▸ WHAT THIS EXERCISE ASKS:
#1 Repeat the passage from the Tango In The Night review, starting at "FLEETWOOD MAC: Tango" and ending at "excuses and leave?".
#2 In the Tango In The Night review, by how many days is Lindsey Buckingham Springsteen's junior?
#3 List every date shown in the parentheses beneath the album title in the Tango In The Night review.

▸ TEXT SECTION:
==*==

Thursday 27 November 2014

FLEETWOOD MAC: Tango In The Night



(#355: 31 October 1987, 2 weeks; 7 May 1988, 2 weeks; 28 May 1988, 1 week)

Track listing: Big Love/Seven Wonders/Everywhere/Caroline/Tango In The Night/Mystified/Family Man/Little Lies/Welcome To The Room…Sara/Isn’t It Midnight/When I See You Again/You & I, Part II

“Don’t know what’s wrong,” grunts Lindsey Buckingham halfway through “Family Man,” “but I do know what’s right.” Walking down that cold, cold road is this troubled man who is Springsteen’s junior by just ten days. But who is this “family”? “Mother…father…brother…”; well, if he means Fleetwood Mac, then that takes care of Christine, Mick and John. But somebody else is missed out. In any case, is there actually anybody on this song except him? Does this family even still exist? Or did they already make their excuses and leave?

Detour #1: a hallucinatory rainbow of Fairlight strings and harp and booming Cocteau Twins guitar, the coda to SMiLE Brian never managed to imagine. Then, eventually, a voice, slightly startling in its deepness, uttering words like:

“You, under strange falling skies
You, with a love that would not die”

and:

“You, where the strange wind blows
You, with the secrets no one knows”

==*==

▸ DATA BLOCK:

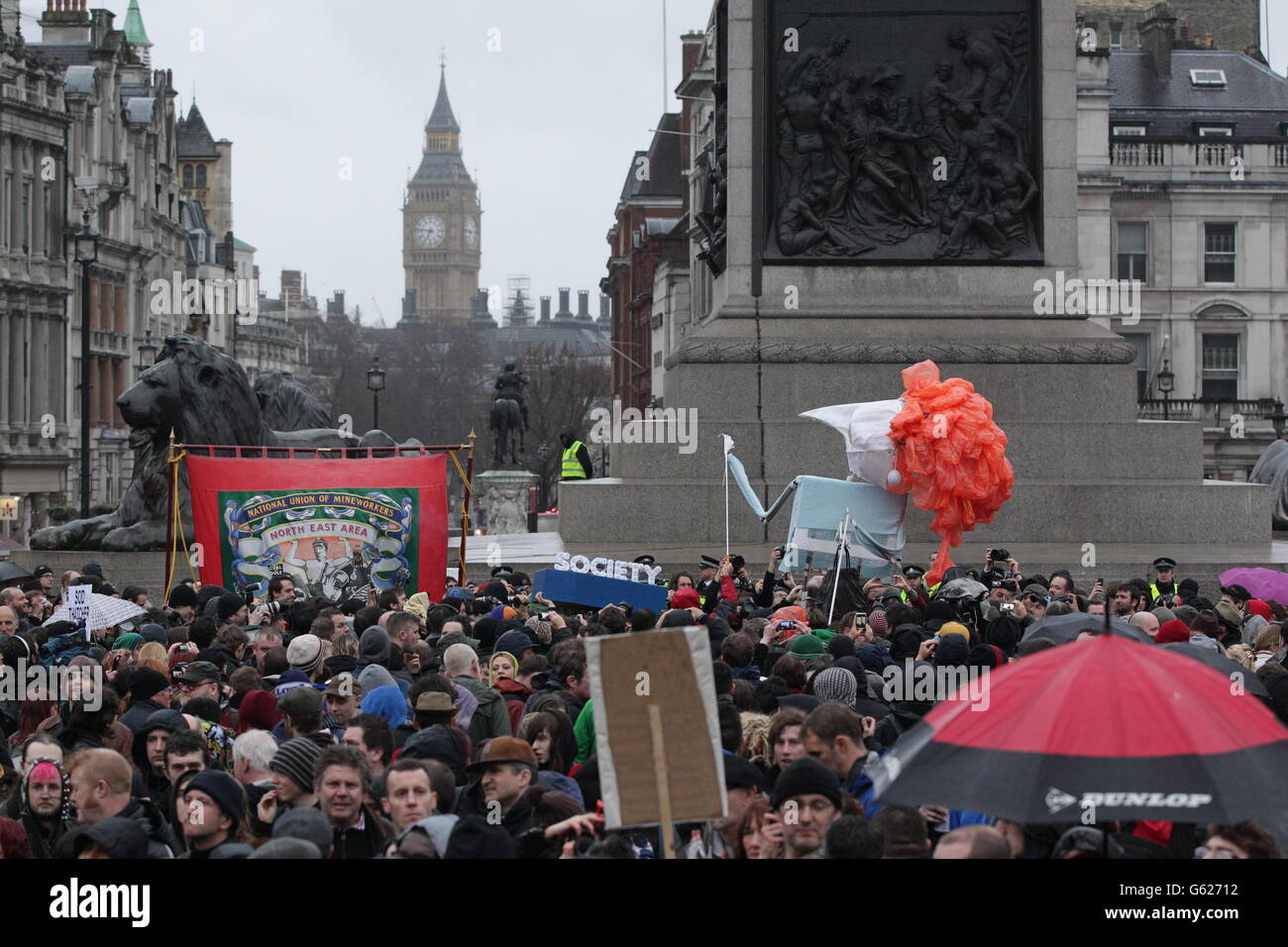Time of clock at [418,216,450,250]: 6:46
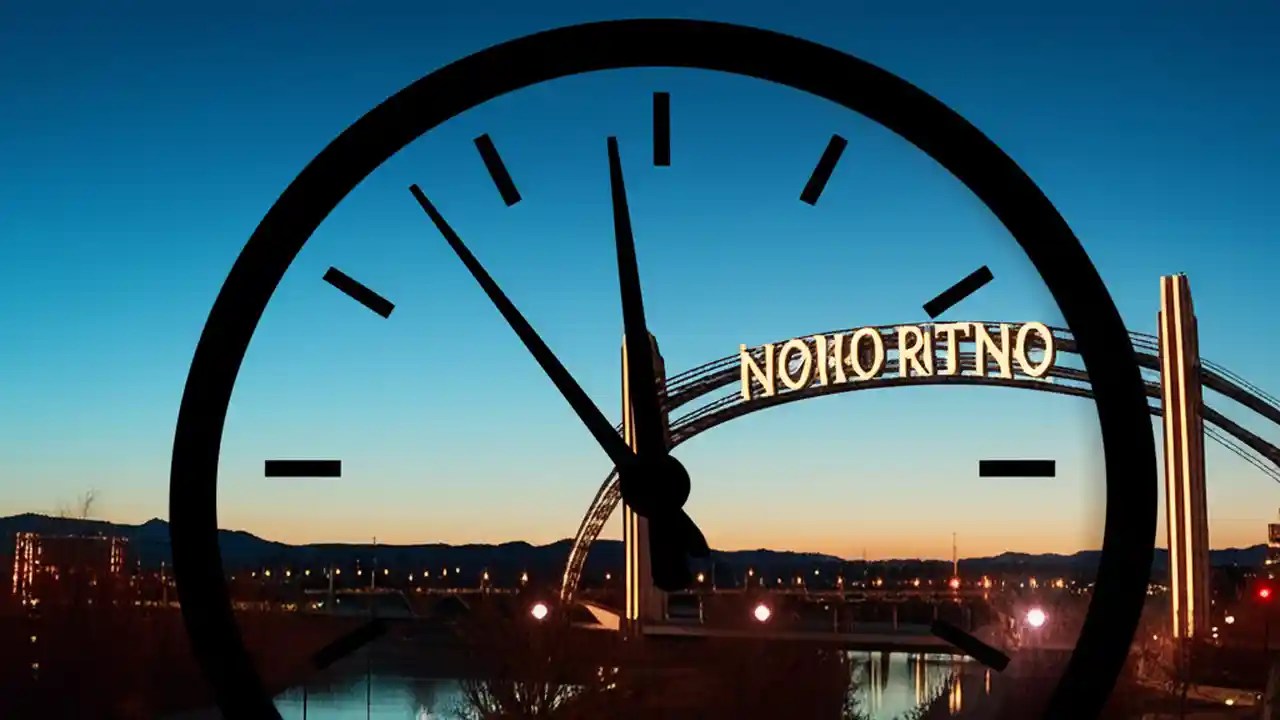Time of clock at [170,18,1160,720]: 1:58
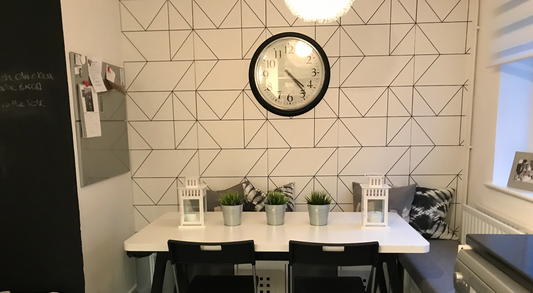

==*==

▸ THE RESPONSES:
#1
FLEETWOOD MAC: Tango In The Night



(#355: 31 October 1987, 2 weeks; 7 May 1988, 2 weeks; 28 May 1988, 1 week)

Track listing: Big Love/Seven Wonders/Everywhere/Caroline/Tango In The Night/Mystified/Family Man/Little Lies/Welcome To The Room…Sara/Isn’t It Midnight/When I See You Again/You & I, Part II

“Don’t know what’s wrong,” grunts Lindsey Buckingham halfway through “Family Man,” “but I do know what’s right.” Walking down that cold, cold road is this troubled man who is Springsteen’s junior by just ten days. But who is this “family”? “Mother…father…brother…”; well, if he means Fleetwood Mac, then that takes care of Christine, Mick and John. But somebody else is missed out. In any case, is there actually anybody on this song except him? Does this family even still exist? Or did they already make their excuses and leave?

#2 Ten days.

#3
31 October 1987
7 May 1988
28 May 1988